Gartner predicts mobile app trends for 2012
Study forecasts more focus on mobile payment, context-aware services and object recognition, along with ongoing popularity of social networking and location-based services.
February 17, 2011
Mobile developers would be wise to pay close attention to Gartner’s recent report about app trends for 2012. While the forecast doesn’t stray too dramatically from current trending, it does highlight some important developments that are likely to bubble up even higher over the next 18 to 24 months.
The report focuses on apps for high-end devices with an average selling price north of $300. The apps that Gartner predicts will win on those phone and with those users describe an even more mobile lifestyle than consumers currently live.
The most intriguing are apps that focus on mobile payment, context-aware services and object recognition. Mobile payment is probably the hottest thing going in mobile right now, driven by smart and simple apps and falling per-transaction costs that are making mobile payment methods accessible to even the smallest businesses. Context-aware applications, meanwhile, are those that tap information about a user’s interests, history, environment, schedule and more to anticipate their needs and serve up ideas for content, products and services. Object recognition apps recognize the users’ surroundings, typically via a handset’s camera, and use it to provide enhancements like advanced search capabilities.
The Gartner trend list also includes trends like location-based services (Gartner expects the total user base of consumer LBSs to reach 1.4 billion users by 2014), social networking, mobile search (including search functionality that encompasses object recognition), and mobile commerce. While these areas have been touted as hot for a while, the intersection of capable devices and advancing technology is making them even more possible of late, and certainly by 2012 they will be even more embedded in people’s mobile lifestyles.
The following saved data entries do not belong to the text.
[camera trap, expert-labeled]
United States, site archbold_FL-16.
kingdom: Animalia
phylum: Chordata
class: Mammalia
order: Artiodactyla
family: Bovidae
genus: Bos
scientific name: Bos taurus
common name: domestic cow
Gartner also expects mobile instant messaging to take hold in a bigger way into 2012, along with mobile e-mail—which the firm predicts expects to increase from 354 million users in 2009 to 713 million in 2014, accounting for 10.6 percent of the global mobile user base. Finally, Gartner believes larger screens on devices and tablets will drive increasing use of mobile video, as users increasingly replicate their Internet behavior on their mobile phones.